OBJECTIVES: Probabilistic sensitivity analysis (PSA) is used to characterise uncertainty in cost-effectiveness models. A model was developed using R and Shiny to explore the impact of different parameter correlation structures on PSA outputs.
METHODS: A Markov model was built in R to compare a hypothetical treatment and comparator. Three options were built into the model: no correlation (inputs varied independently); part correlation (correlation within but not between costs, utilities and transition matrices); and full correlation (correlation between all inputs). A Shiny interface allowed users to explore the impact of the correlation options with different model parameters. Features of the Shiny model included preloading base case results, running the Markov model with an arbitrary number of health states and costs, and displaying results for different subsets of correlation options. A scenario analysis was included in the Shiny model to determine the circumstances in which correlation had the largest impact by varying the treatment cost as a proxy for the ICER.
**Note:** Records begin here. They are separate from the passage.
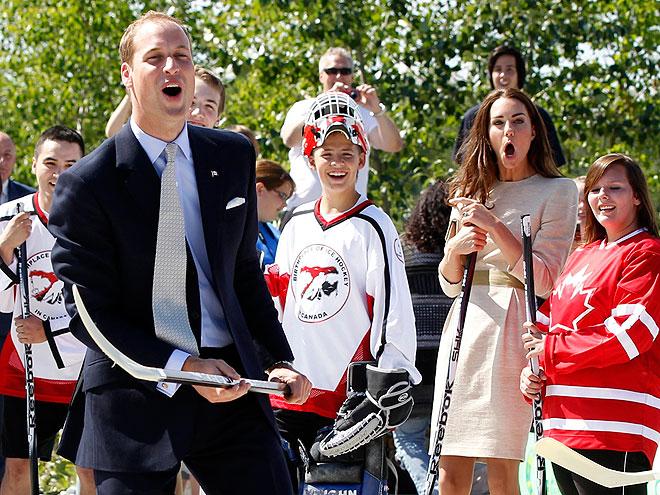 GAME ON photo | Kate Middleton, Prince William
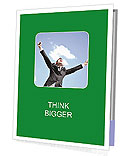 0000096680 Presentation Folder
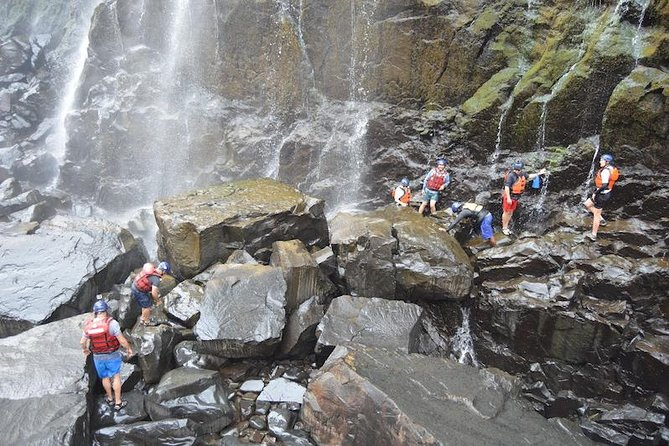 3 Days & 2 Nights Whitewater Rafting Victoria Falls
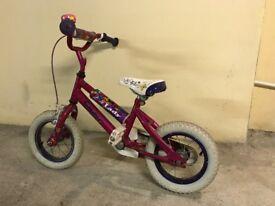 Pink kids bike for age 3-5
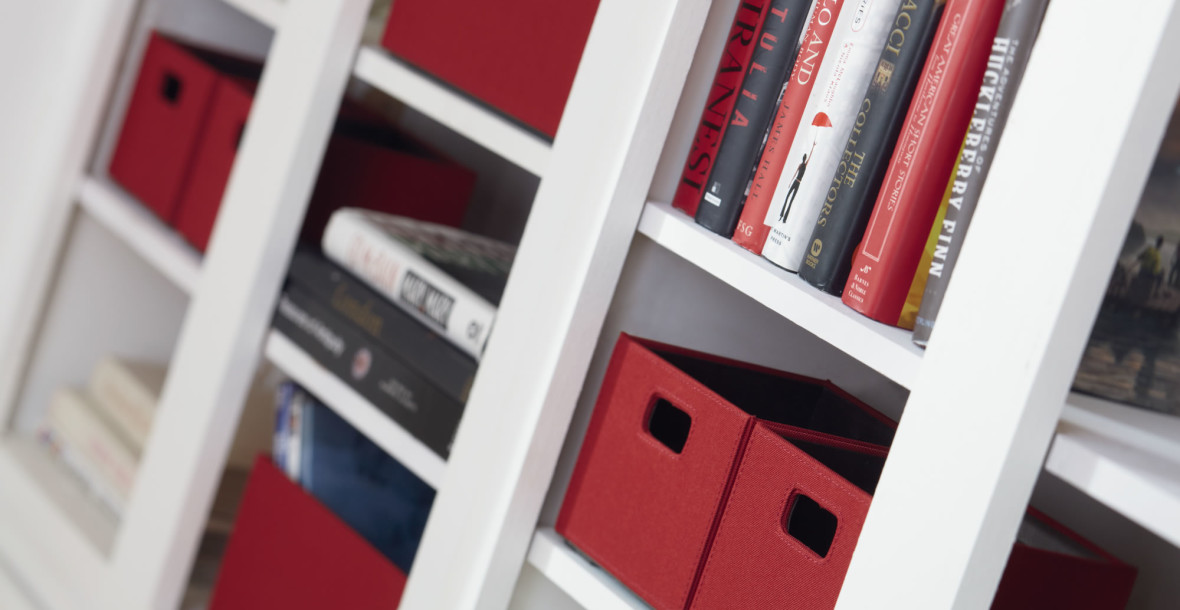 Raumteiler Regal - deine Ressource im Netz für Raumteilung mit Regalen, Vorhängen und Paravents.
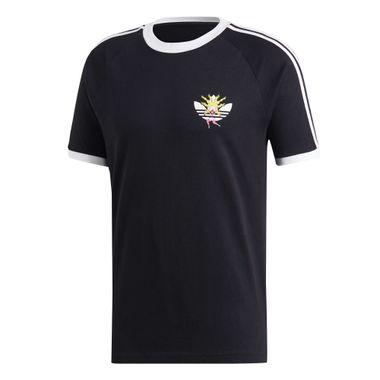 Camiseta-adidas-Tanaami-Cali-Masculina-Preto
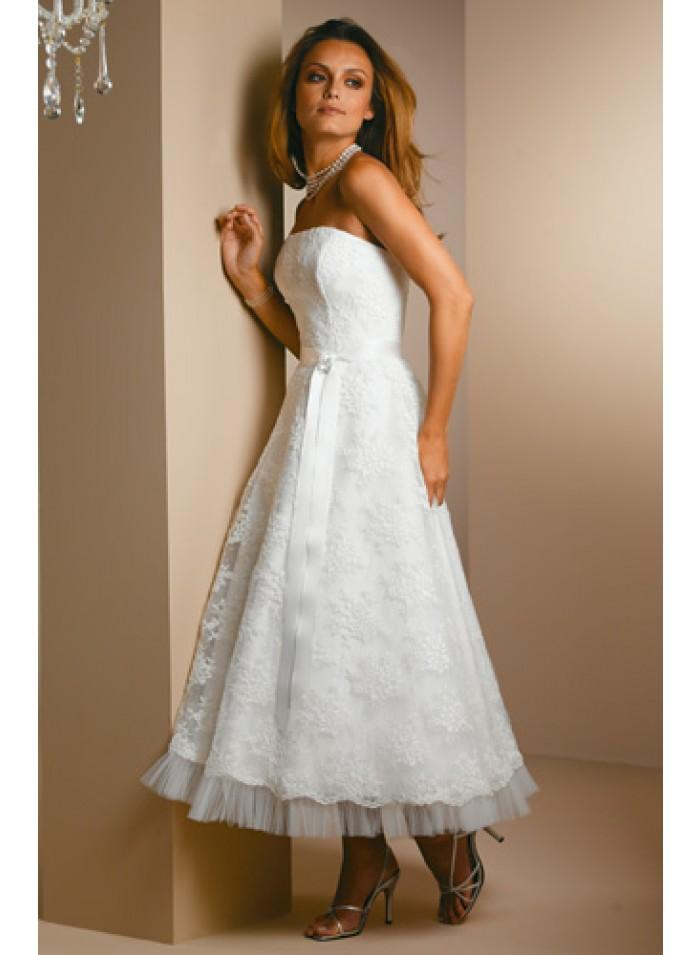 Tea Length Princess Dress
RESULTS: While the ICER was comparable across all correlation options, the likelihood of cost-effectiveness differed substantially from 61% to 93%. In all scenarios, the ‘no correlation’ option displayed the most certain likelihood (closest to either 0 or 1) of cost-effectiveness, while the least certain was produced by the full correlation option. Counterintuitively, correlating inputs increased uncertainty because it allowed for a greater number of ‘extreme’ scenarios to be generated, whereas allowing independent generation of large numbers of inputs tends to lead to a ‘cancelling out’ effect. This effect was most pronounced when the ICER is moderately close to the willingness-to-pay threshold.
CONCLUSION: This analysis demonstrates that input correlation can have a substantial impact on the level of certainty in model outputs, and by ignoring this, the model may be over- or under-stating the true level of confidence.